How is this for ambitious? Vodacom in South Africa is hoping to sign up 10m subscribers to its M-Pesa mobile banking and payments platform within the next five years. To put that in context, the cellular operator managed to sign up only a million South Africans after M-Pesa was first launched in 2010.
Vodacom, now working with Bidvest Bank instead of Nedbank, relaunched M-Pesa in its home market last week in an effort to get consumers more interested in a payments platform that has enjoyed huge successes in Tanzania and in Kenya, where it was conceived and developed by sister company Safaricom.
According to Vodacom’s latest annual report, M-Pesa in Tanzania contributed nearly a fifth of the company’s service revenue in that market in the financial year to end-March 2014. The group has 6m M-Pesa customers across its markets in Southern Africa. More than half of Vodacom’s customers in Tanzania uses M-Pesa. In Kenya, Safaricom has over 18m M-Pesa users, representing more than 70% of the East African nation’s adult population.
The fact that M-Pesa — pesa is the Swahili word for money — has not amounted to much in South Africa, Vodacom’s biggest market by far where it has 32m mobile subscribers, has proved immensely frustrating for management.
But it’s taken its time recrafting the proposition for the local market, putting off the relaunch by a year while it ensures, for one thing, that it has the right framework in place with regulators to ease the paperwork burden.
Vodacom is pinning its hopes on a turnaround for M-Pesa in South Africa on four main pillars: distribution, registration, functionality and loyalty.
Of these, distribution is probably the most important. That’s why the company intends ensuring that M-Pesa is available just about everywhere that consumers can buy airtime. It plans to roll out the service to 30 000 retail outlets, both formal and informal, by year-end, from about 8 000 outlets now. That’s orders of magnitude larger than at 2010’s launch.
Experience in Kenya and Tanzania shows that M-Pesa has to be accessible just about everywhere.
Ease of registration is also likely to be decisive in reviving M-Pesa’s fortunes.
Gone is the need for customers to present themselves in person with their ID. Now they can simply sign up using the USSD menus on their phones. They don’t need to go through a “Fica” process, although transactions are limited to R1 000/day or R25 000/month. Those wanting higher limits must get Fica’d.
Vodacom is also offering a Visa-branded, chip-and-Pin-based debit card, allowing them make purchases where M-Pesa is not accepted. The card costs R10, but attracts no monthly fees and comes with bonus airtime. Indeed, free airtime incentives are a big feature of the new M-Pesa to drive customer uptake and product stickiness. The debit card provides access to 27 000 ATMs on the Saswitch network and to 240 000 merchants countrywide.
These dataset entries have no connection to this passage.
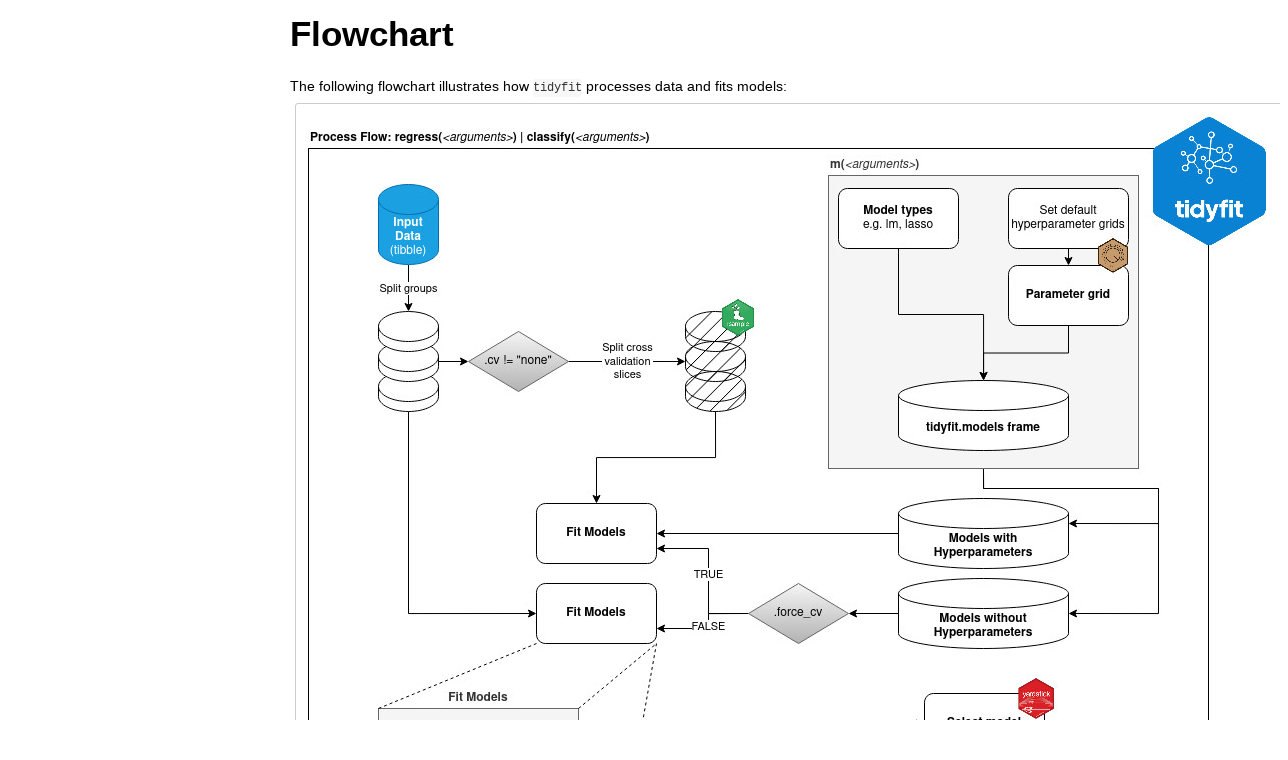

--- FILE ---
content_type: text/html; charset=UTF-8
request_url: https://cran.opencpu.org/web/packages/tidyfit/vignettes/Flowchart.html
body_size: 155002
content:
<!DOCTYPE html>

<html>

<head>

<meta charset="utf-8" />
<meta name="generator" content="pandoc" />
<meta http-equiv="X-UA-Compatible" content="IE=EDGE" />

<meta name="viewport" content="width=device-width, initial-scale=1" />



<title>Flowchart</title>

<script>// Pandoc 2.9 adds attributes on both header and div. We remove the former (to
// be compatible with the behavior of Pandoc < 2.8).
document.addEventListener('DOMContentLoaded', function(e) {
  var hs = document.querySelectorAll("div.section[class*='level'] > :first-child");
  var i, h, a;
  for (i = 0; i < hs.length; i++) {
    h = hs[i];
    if (!/^h[1-6]$/i.test(h.tagName)) continue;  // it should be a header h1-h6
    a = h.attributes;
    while (a.length > 0) h.removeAttribute(a[0].name);
  }
});
</script>

<style type="text/css">
code{white-space: pre-wrap;}
span.smallcaps{font-variant: small-caps;}
span.underline{text-decoration: underline;}
div.column{display: inline-block; vertical-align: top; width: 50%;}
div.hanging-indent{margin-left: 1.5em; text-indent: -1.5em;}
ul.task-list{list-style: none;}
</style>







<style type="text/css">body {
background-color: #fff;
margin: 1em auto;
max-width: 700px;
overflow: visible;
padding-left: 2em;
padding-right: 2em;
font-family: "Open Sans", "Helvetica Neue", Helvetica, Arial, sans-serif;
font-size: 14px;
line-height: 1.35;
}
#TOC {
clear: both;
margin: 0 0 10px 10px;
padding: 4px;
width: 400px;
border: 1px solid #CCCCCC;
border-radius: 5px;
background-color: #f6f6f6;
font-size: 13px;
line-height: 1.3;
}
#TOC .toctitle {
font-weight: bold;
font-size: 15px;
margin-left: 5px;
}
#TOC ul {
padding-left: 40px;
margin-left: -1.5em;
margin-top: 5px;
margin-bottom: 5px;
}
#TOC ul ul {
margin-left: -2em;
}
#TOC li {
line-height: 16px;
}
table {
margin: 1em auto;
border-width: 1px;
border-color: #DDDDDD;
border-style: outset;
border-collapse: collapse;
}
table th {
border-width: 2px;
padding: 5px;
border-style: inset;
}
table td {
border-width: 1px;
border-style: inset;
line-height: 18px;
padding: 5px 5px;
}
table, table th, table td {
border-left-style: none;
border-right-style: none;
}
table thead, table tr.even {
background-color: #f7f7f7;
}
p {
margin: 0.5em 0;
}
blockquote {
background-color: #f6f6f6;
padding: 0.25em 0.75em;
}
hr {
border-style: solid;
border: none;
border-top: 1px solid #777;
margin: 28px 0;
}
dl {
margin-left: 0;
}
dl dd {
margin-bottom: 13px;
margin-left: 13px;
}
dl dt {
font-weight: bold;
}
ul {
margin-top: 0;
}
ul li {
list-style: circle outside;
}
ul ul {
margin-bottom: 0;
}
pre, code {
background-color: #f7f7f7;
border-radius: 3px;
color: #333;
white-space: pre-wrap; 
}
pre {
border-radius: 3px;
margin: 5px 0px 10px 0px;
padding: 10px;
}
pre:not([class]) {
background-color: #f7f7f7;
}
code {
font-family: Consolas, Monaco, 'Courier New', monospace;
font-size: 85%;
}
p > code, li > code {
padding: 2px 0px;
}
div.figure {
text-align: center;
}
img {
background-color: #FFFFFF;
padding: 2px;
border: 1px solid #DDDDDD;
border-radius: 3px;
border: 1px solid #CCCCCC;
margin: 0 5px;
}
h1 {
margin-top: 0;
font-size: 35px;
line-height: 40px;
}
h2 {
border-bottom: 4px solid #f7f7f7;
padding-top: 10px;
padding-bottom: 2px;
font-size: 145%;
}
h3 {
border-bottom: 2px solid #f7f7f7;
padding-top: 10px;
font-size: 120%;
}
h4 {
border-bottom: 1px solid #f7f7f7;
margin-left: 8px;
font-size: 105%;
}
h5, h6 {
border-bottom: 1px solid #ccc;
font-size: 105%;
}
a {
color: #0033dd;
text-decoration: none;
}
a:hover {
color: #6666ff; }
a:visited {
color: #800080; }
a:visited:hover {
color: #BB00BB; }
a[href^="http:"] {
text-decoration: underline; }
a[href^="https:"] {
text-decoration: underline; }

code > span.kw { color: #555; font-weight: bold; } 
code > span.dt { color: #902000; } 
code > span.dv { color: #40a070; } 
code > span.bn { color: #d14; } 
code > span.fl { color: #d14; } 
code > span.ch { color: #d14; } 
code > span.st { color: #d14; } 
code > span.co { color: #888888; font-style: italic; } 
code > span.ot { color: #007020; } 
code > span.al { color: #ff0000; font-weight: bold; } 
code > span.fu { color: #900; font-weight: bold; } 
code > span.er { color: #a61717; background-color: #e3d2d2; } 
</style>




</head>

<body>




<h1 class="title toc-ignore">Flowchart</h1>



<p>The following flowchart illustrates how <code>tidyfit</code>
processes data and fits models:</p>
<p><img role="img" src="[data-uri]" /></p>



<!-- code folding -->


<!-- dynamically load mathjax for compatibility with self-contained -->
<script>
  (function () {
    var script = document.createElement("script");
    script.type = "text/javascript";
    script.src  = "https://mathjax.rstudio.com/latest/MathJax.js?config=TeX-AMS-MML_HTMLorMML";
    document.getElementsByTagName("head")[0].appendChild(script);
  })();
</script>

<script defer src="https://static.cloudflareinsights.com/beacon.min.js/vcd15cbe7772f49c399c6a5babf22c1241717689176015" integrity="sha512-ZpsOmlRQV6y907TI0dKBHq9Md29nnaEIPlkf84rnaERnq6zvWvPUqr2ft8M1aS28oN72PdrCzSjY4U6VaAw1EQ==" data-cf-beacon='{"version":"2024.11.0","token":"af5914dabab742738ee05c2ff612844f","r":1,"server_timing":{"name":{"cfCacheStatus":true,"cfEdge":true,"cfExtPri":true,"cfL4":true,"cfOrigin":true,"cfSpeedBrain":true},"location_startswith":null}}' crossorigin="anonymous"></script>
</body>
</html>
Fees seem reasonable, too, with no charges if the customer doesn’t use the service. There is, however, no interest paid on positive balances. It’s free to deposit money. Transfers to other M-Pesa customers cost R1 (R4 to non-registered customers and to users on other networks) and cash-out costs R2,50 plus R1 for every R100 at retail and R5 plus R1 for every R100 at an ATM.
To load the M-Pesa wallet, consumers either buy vouchers or top up their accounts using Internet banking. Though Internet transfers take a full day to reflect on users’ M-Pesa accounts, Vodacom says this will be reduced to just 15 minutes soon thanks to agreements with the banks. Employers can also deposit wages directly into employees’ M-Pesa wallets, making them more akin to full-service bank accounts.
Vodacom’s new approach to M-Pesa certainly ticks the right boxes; it’s likely to be much more successful this time around. But it won’t have the market to itself.
Rival MTN is also making significant headway in the m-payments space. It relaunched its Mobile Money offering in partnership with retailer Pick n Pay in June and is offering consumers similar services to M-Pesa.
Only time will tell whether MTN and Vodacom will be more successful. But the inevitable dogfight as South Africa’s two largest mobile operators scramble for dominance in a new market will undoubtedly propel innovation and benefit consumers as mobile phones become a platform for mass commerce.